CARP-CG

CARP-CG is a conjugate gradient (CG) acceleration of CARP, which was introduced by the authors as a robust block-parallel scheme for sparse linear systems. CARP performs Kaczmarz (KACZ) row projections within the blocks, and the results from the separate blocks are merged by averaging, for each component, its updated values from the different blocks.
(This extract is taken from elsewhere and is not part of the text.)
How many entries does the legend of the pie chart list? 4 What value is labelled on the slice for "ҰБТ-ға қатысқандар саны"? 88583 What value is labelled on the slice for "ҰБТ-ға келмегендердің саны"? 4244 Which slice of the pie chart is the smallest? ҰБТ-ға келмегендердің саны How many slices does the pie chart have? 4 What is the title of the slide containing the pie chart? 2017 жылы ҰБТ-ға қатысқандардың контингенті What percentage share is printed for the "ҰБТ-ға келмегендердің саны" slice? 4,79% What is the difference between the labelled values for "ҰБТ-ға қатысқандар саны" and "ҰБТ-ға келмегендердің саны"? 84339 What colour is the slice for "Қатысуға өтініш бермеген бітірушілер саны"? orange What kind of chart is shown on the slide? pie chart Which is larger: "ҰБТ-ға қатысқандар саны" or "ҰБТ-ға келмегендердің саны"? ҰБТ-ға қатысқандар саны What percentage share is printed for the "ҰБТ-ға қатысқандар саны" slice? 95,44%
The averaging operations are equivalent to a sequence of certain KACZ row projections in some superspace (the “averaging projections”), and so CARP is equivalent to KACZ with cyclic relaxation parameters in that superspace. The CG-acceleration of CARP is based on a generalization of the (sequential) CGMN algorithm of {\itA. Björck} and {\itT. Elfving} [BIT, Nord. Tidskr. Inf.-behandl. 19, 145-1-63 (1979; Zbl 0409.65022)], which accelerates KACZ by running it in a double sweep on the equations of a linear system, using a fixed relaxation parameter. CGMN is generalized to allow cyclic relaxation parameters, so the resulting method, called CGMNC, can be applied in the superspace. The averaging projections in the superspace can be done in any order, so CGMNC in the superspace can be implemented in the regular space by using CARP in a double sweep. The resulting algorithm, CARP-CG, is as robust as CARP but converges significantly faster. CARP-CG is compared with restarted GMRES, Bi-CGSTAB and CGS, with and without various preconditioners, on some stiff linear systems derived from convection dominated elliptic partial differential equations. The results indicate that CARP-CG is very robust and its runtime is very competitive with the other methods. A scaled version of CGNR was also tested, and it was as robust as CARP-CG, but slower.